Золотая Адель. О фуроре индивидуальной истерии и коллективного возмущения[34](Перевод В. Середы)

Это скандал. Безобразие. Какой кошмар. Издевательство. Этому нет названия. Невероятно. Неслыханно. Что за позор. Не может такого быть. Где это видано? Стыд и срам. Заявляю протест.

Нас увлекают, захватывают уже сами эти слова, идиомы. Эмоциональная кривая и кровяное давление ползут резко вверх. Человек делается немного непредсказуемым, его обуревают приятные чувства, в нем приходят в движение тысячелетия европейских скандальных хроник, он попадает в зависимость, становится наркоманом скандала. Однако сегодня, мои дорогие друзья, я скандалить не собираюсь. Если только не будет скандалом сам разговор об этом понятии, о его формах, о культуре скандала, больше того — о его способности влиять на формирование общества, о его фенотипе.

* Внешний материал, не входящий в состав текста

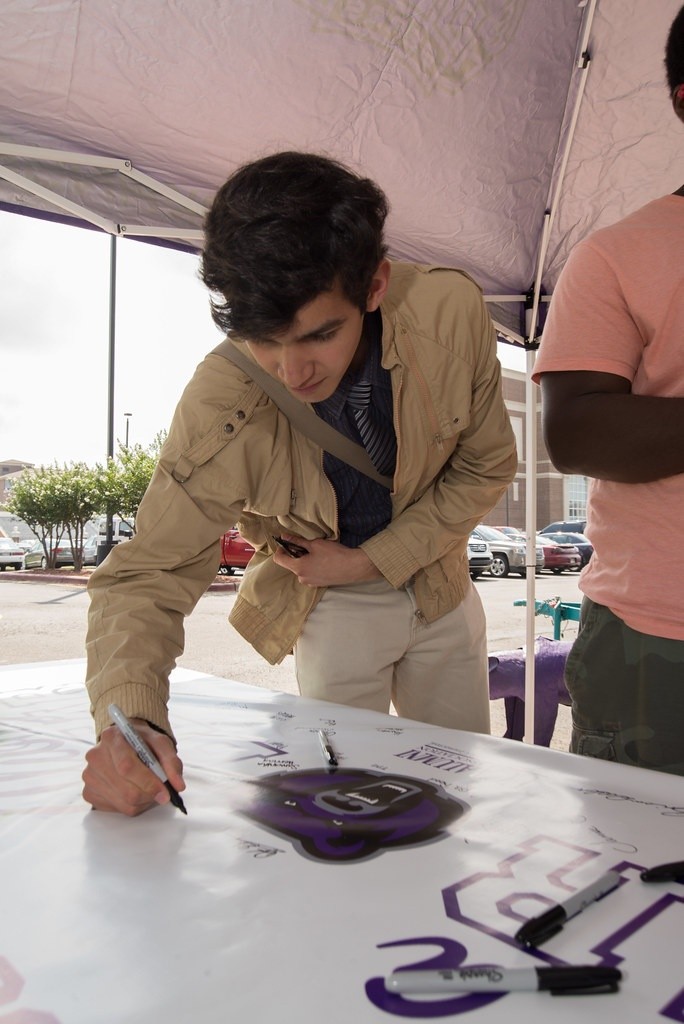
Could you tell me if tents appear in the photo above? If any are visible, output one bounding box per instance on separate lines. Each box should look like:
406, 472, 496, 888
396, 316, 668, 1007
1, 0, 684, 744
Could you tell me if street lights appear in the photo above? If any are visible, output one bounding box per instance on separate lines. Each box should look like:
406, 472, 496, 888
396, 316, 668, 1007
123, 412, 133, 448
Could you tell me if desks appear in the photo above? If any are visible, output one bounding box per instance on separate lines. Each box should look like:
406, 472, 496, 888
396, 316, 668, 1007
0, 654, 684, 1024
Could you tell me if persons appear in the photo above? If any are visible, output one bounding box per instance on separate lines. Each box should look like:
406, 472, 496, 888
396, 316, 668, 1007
529, 4, 684, 777
82, 152, 517, 817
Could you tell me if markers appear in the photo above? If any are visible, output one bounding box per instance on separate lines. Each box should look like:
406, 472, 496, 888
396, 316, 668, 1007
385, 965, 622, 997
640, 859, 684, 883
318, 729, 337, 764
109, 704, 189, 816
515, 872, 620, 947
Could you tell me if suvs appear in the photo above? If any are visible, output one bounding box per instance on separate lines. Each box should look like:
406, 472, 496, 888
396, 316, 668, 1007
467, 538, 494, 579
472, 525, 546, 578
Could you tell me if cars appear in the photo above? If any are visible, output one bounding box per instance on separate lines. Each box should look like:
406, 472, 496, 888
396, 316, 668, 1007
0, 515, 256, 575
493, 520, 590, 575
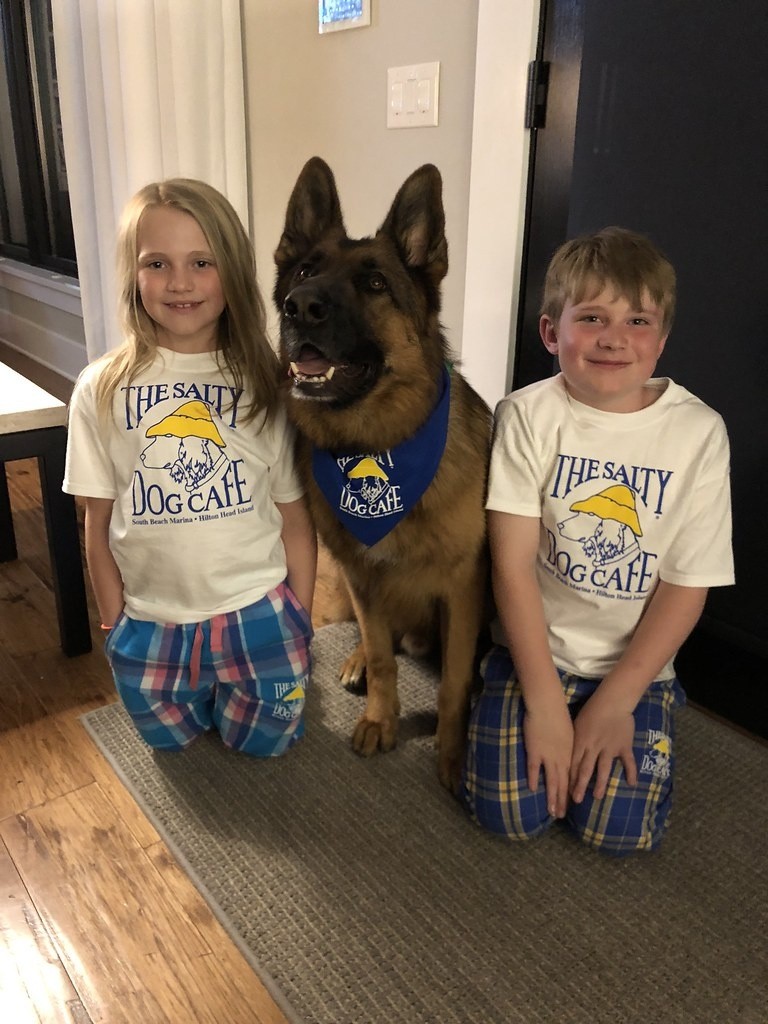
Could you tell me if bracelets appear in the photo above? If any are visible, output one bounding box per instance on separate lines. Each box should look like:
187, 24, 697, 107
100, 624, 113, 632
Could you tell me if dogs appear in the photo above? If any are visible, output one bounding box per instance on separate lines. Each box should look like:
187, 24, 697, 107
272, 157, 493, 798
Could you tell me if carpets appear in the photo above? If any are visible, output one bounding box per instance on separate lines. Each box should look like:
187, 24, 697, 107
82, 616, 768, 1024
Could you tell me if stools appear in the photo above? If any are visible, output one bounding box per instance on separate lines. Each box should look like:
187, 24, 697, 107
0, 362, 92, 655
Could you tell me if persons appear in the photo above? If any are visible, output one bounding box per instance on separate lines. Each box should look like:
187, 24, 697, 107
61, 177, 318, 757
461, 226, 735, 857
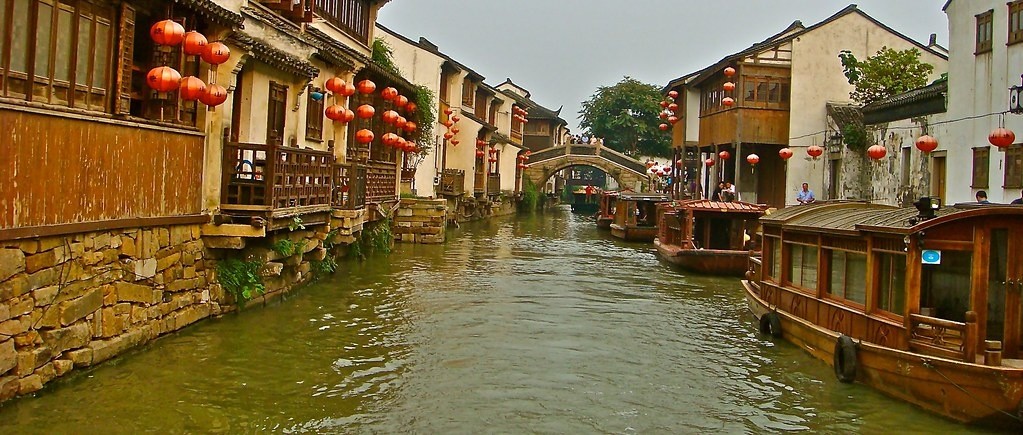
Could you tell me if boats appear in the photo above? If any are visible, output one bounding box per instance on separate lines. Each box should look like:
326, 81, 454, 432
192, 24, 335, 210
652, 200, 771, 276
736, 200, 1023, 435
593, 190, 638, 230
570, 189, 602, 216
608, 193, 672, 244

Существует два способа устроить скандал. Я мог бы, стоя на сцене, просто молчать. И немигающим взглядом впериться в темноту зала. Напряженное внимание, поерзывание, покашливание — проявления эти обусловлены местом и временем. Можно предположить, что они связаны не столько с мускулатурой, не столько с горлом, сколько с сознанием человека и его самодисциплиной. Скандальное характеризуется местом, в нем можно разглядеть эпоху, во всяком случае, скандал выходит за рамки того индивида, который его устраивает или становится его жертвой. Обстоятельства, сопутствующие скандалу, в Москве и Париже наверняка различаются гораздо сильнее, чем в Вене и Будапеште, и уж точно зависит это не от судьбы. Скорее, причина тут в географии, климате и истории. У каждого общества бывали свои эпохальные скандалы. Не говоря уже о скандальных, позорных эпохах.

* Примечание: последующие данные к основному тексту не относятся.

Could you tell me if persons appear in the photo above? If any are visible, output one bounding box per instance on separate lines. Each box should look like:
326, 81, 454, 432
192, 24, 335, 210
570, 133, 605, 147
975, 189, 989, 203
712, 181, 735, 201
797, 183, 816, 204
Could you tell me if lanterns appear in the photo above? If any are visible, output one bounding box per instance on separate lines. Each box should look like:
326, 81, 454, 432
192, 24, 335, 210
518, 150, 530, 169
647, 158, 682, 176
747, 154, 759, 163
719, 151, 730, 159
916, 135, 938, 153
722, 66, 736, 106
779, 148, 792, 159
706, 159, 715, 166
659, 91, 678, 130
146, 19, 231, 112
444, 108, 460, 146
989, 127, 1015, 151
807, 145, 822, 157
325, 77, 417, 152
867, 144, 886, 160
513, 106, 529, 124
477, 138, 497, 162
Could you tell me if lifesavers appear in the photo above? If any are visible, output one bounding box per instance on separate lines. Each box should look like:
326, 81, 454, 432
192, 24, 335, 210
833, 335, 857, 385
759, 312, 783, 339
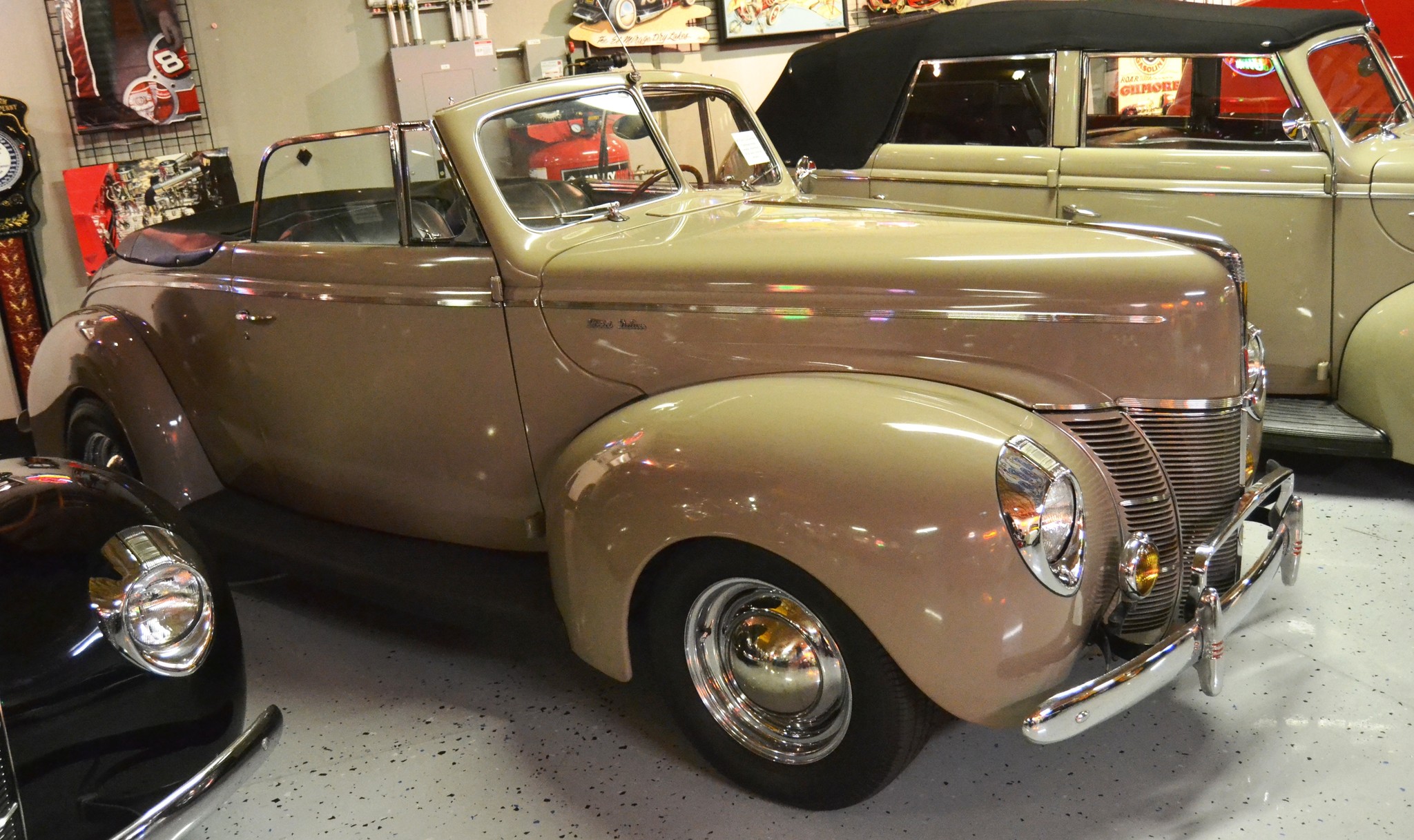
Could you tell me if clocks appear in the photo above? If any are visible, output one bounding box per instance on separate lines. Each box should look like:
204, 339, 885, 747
0, 94, 56, 411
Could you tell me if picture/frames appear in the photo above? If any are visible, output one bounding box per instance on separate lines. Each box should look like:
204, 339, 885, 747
715, 0, 850, 50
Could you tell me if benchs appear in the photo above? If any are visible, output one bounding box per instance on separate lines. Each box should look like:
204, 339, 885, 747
1086, 126, 1201, 150
896, 68, 1055, 146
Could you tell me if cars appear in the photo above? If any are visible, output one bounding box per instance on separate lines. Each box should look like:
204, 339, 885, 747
0, 454, 283, 840
715, 0, 1412, 478
24, 69, 1307, 813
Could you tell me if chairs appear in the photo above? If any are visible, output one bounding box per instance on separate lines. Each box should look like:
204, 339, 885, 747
448, 182, 600, 249
281, 200, 453, 245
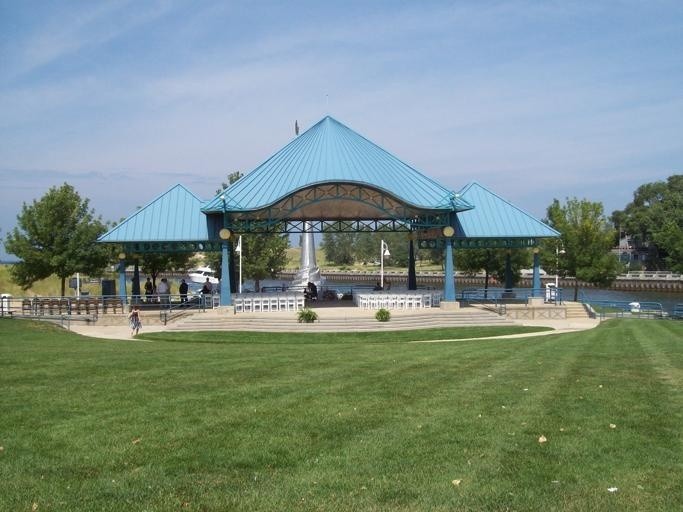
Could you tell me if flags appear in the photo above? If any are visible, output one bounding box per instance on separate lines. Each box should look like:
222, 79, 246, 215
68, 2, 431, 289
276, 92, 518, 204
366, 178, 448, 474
383, 241, 390, 255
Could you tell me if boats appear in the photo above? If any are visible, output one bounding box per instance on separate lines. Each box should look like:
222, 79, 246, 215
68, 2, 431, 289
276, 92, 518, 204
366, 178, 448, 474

Но я мог бы смотреть радостно, смотреть кротко, презрительно, безмятежно. Смотреть с ожиданием, прямо поверх голов, на ту ложу, в которой по вечерам появляется император со своей свитой. Или мог бы смотреть вызывающе, так, будто знаю что-то такое, о чем по отдельности знает каждый из присутствующих в этом зале, но никто не осмелится произнести это вслух. Хотя почти все истерически жаждут скандала, все испытывают перед ним смутный страх. Я мог бы сыграть на темном и ставшем привычным чувстве вины, и тотчас же всколыхнулись бы залежи памяти о затонувшем историческом сообществе, вызвав из закоул-ков и напластований сознания череду семейных портретов. Так, всплыли бы гремевшие на весь мир торжества, ряды девственниц в белых платьях, пышные балы при дворе, сверкающие драгоценности, заложенные экипажи и гордые символы модерна: железные дороги, вокзалы, крытые рынки, театральные здания Феллнера и Хельмера, смахивающие на бисквитный торт со сливками, школы, больницы из красного клинкерного кирпича, безумная желтизна общественных зданий, строгий порядок государственного управления, праздничные шествия с духовыми оркестрами, банкеты, витиеватые тосты, всевозможные ордена, парадные шпаги, похоронные церемонии в задрапированных черным крепом колонных залах, факельные шествия, парадные костюмы с позументами, источающие запах лаванды и нафталина, декоративные пуговицы из полудрагоценных камней, которые, одну за другой, будет потом срезать трясущаяся вдова, чтобы, краснея, отдать в залог или, не дай бог, продать, пышные речи, торжественное открытие мостов, освящение храмов, крестные ходы с хоругвями и мощами в золоченых ковчегах, а также многоязычие, двуязычие, благословенное и невыносимое смешение языков, стабильность и безопасность и оперетта со всеми ее прелестями и распутным весельем. Или, напротив, наши замалчиваемые региональные преступления, убийства и покушения, позорные деспотические режимы, темницы и угнетение, эксплуатация, трупы в безымянных могилах, массовая резня, придворные интриги, яд, кинжал, укрывательство преступников, вероломство, предательство, грязь, смешанная с мочой, дерьмом и кровью, конские трупы и смрад мертвечины, оставленные поля сражений. Наши любовные помешательства. Ежеутренняя пара императорских кексов Катарины Шратт[35]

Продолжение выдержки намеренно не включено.